- Records of scene-based questions -
━━━━━━━━
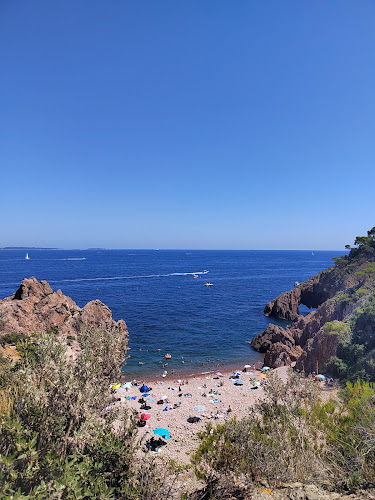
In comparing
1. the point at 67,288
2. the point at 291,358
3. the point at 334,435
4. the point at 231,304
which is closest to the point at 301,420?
the point at 334,435

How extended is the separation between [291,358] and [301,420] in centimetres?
2221

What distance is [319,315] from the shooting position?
28453 mm

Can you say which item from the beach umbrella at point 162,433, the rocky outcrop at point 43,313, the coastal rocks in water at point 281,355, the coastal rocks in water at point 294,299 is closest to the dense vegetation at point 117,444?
the beach umbrella at point 162,433

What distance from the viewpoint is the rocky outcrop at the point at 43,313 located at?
24.2 metres

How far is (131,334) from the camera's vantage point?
111 ft

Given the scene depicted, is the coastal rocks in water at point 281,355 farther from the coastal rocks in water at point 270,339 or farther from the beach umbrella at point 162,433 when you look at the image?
the beach umbrella at point 162,433

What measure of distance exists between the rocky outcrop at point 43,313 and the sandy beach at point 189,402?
20.7 ft

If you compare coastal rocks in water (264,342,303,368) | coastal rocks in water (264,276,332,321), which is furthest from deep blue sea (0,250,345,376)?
coastal rocks in water (264,276,332,321)

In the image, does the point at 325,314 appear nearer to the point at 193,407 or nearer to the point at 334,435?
the point at 193,407

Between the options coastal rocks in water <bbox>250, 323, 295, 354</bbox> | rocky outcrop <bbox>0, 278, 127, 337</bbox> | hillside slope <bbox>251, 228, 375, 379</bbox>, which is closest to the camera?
hillside slope <bbox>251, 228, 375, 379</bbox>

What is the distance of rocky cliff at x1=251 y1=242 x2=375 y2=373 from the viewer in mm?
20500

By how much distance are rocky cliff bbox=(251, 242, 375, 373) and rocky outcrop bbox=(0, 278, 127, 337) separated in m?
15.4

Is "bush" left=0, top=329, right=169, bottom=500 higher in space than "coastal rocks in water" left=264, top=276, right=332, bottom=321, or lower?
higher

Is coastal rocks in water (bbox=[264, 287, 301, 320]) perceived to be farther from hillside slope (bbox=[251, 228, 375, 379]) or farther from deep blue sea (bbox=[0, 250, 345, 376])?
deep blue sea (bbox=[0, 250, 345, 376])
━━━━━━━━
- REQUIRED TASK -
Copy out all of the records above word for word, leaving out the pictures.

- EXPECTED OUTPUT -
In comparing
1. the point at 67,288
2. the point at 291,358
3. the point at 334,435
4. the point at 231,304
which is closest to the point at 301,420?
the point at 334,435

How extended is the separation between [291,358] and [301,420] in centimetres?
2221

What distance is [319,315] from the shooting position?
28453 mm

Can you say which item from the beach umbrella at point 162,433, the rocky outcrop at point 43,313, the coastal rocks in water at point 281,355, the coastal rocks in water at point 294,299 is closest to the dense vegetation at point 117,444?
the beach umbrella at point 162,433

What distance from the viewpoint is the rocky outcrop at the point at 43,313 located at?
24.2 metres

How far is (131,334) from the camera's vantage point?
111 ft

Given the scene depicted, is the coastal rocks in water at point 281,355 farther from the coastal rocks in water at point 270,339 or farther from the beach umbrella at point 162,433 when you look at the image?
the beach umbrella at point 162,433

What measure of distance exists between the rocky outcrop at point 43,313 and the sandy beach at point 189,402?
20.7 ft

If you compare coastal rocks in water (264,342,303,368) | coastal rocks in water (264,276,332,321), which is furthest from deep blue sea (0,250,345,376)?
coastal rocks in water (264,276,332,321)

In the image, does the point at 325,314 appear nearer to the point at 193,407 or nearer to the point at 334,435?
the point at 193,407

Between the options coastal rocks in water <bbox>250, 323, 295, 354</bbox> | rocky outcrop <bbox>0, 278, 127, 337</bbox> | hillside slope <bbox>251, 228, 375, 379</bbox>, which is closest to the camera?
hillside slope <bbox>251, 228, 375, 379</bbox>

What is the distance of rocky cliff at x1=251 y1=242 x2=375 y2=373 from the viewer in mm?
20500

By how much distance are rocky cliff bbox=(251, 242, 375, 373) and rocky outcrop bbox=(0, 278, 127, 337) separated in m?
15.4

Is "bush" left=0, top=329, right=169, bottom=500 higher in space than "coastal rocks in water" left=264, top=276, right=332, bottom=321, or lower?
higher

Is coastal rocks in water (bbox=[264, 287, 301, 320]) perceived to be farther from hillside slope (bbox=[251, 228, 375, 379]) or farther from deep blue sea (bbox=[0, 250, 345, 376])?
deep blue sea (bbox=[0, 250, 345, 376])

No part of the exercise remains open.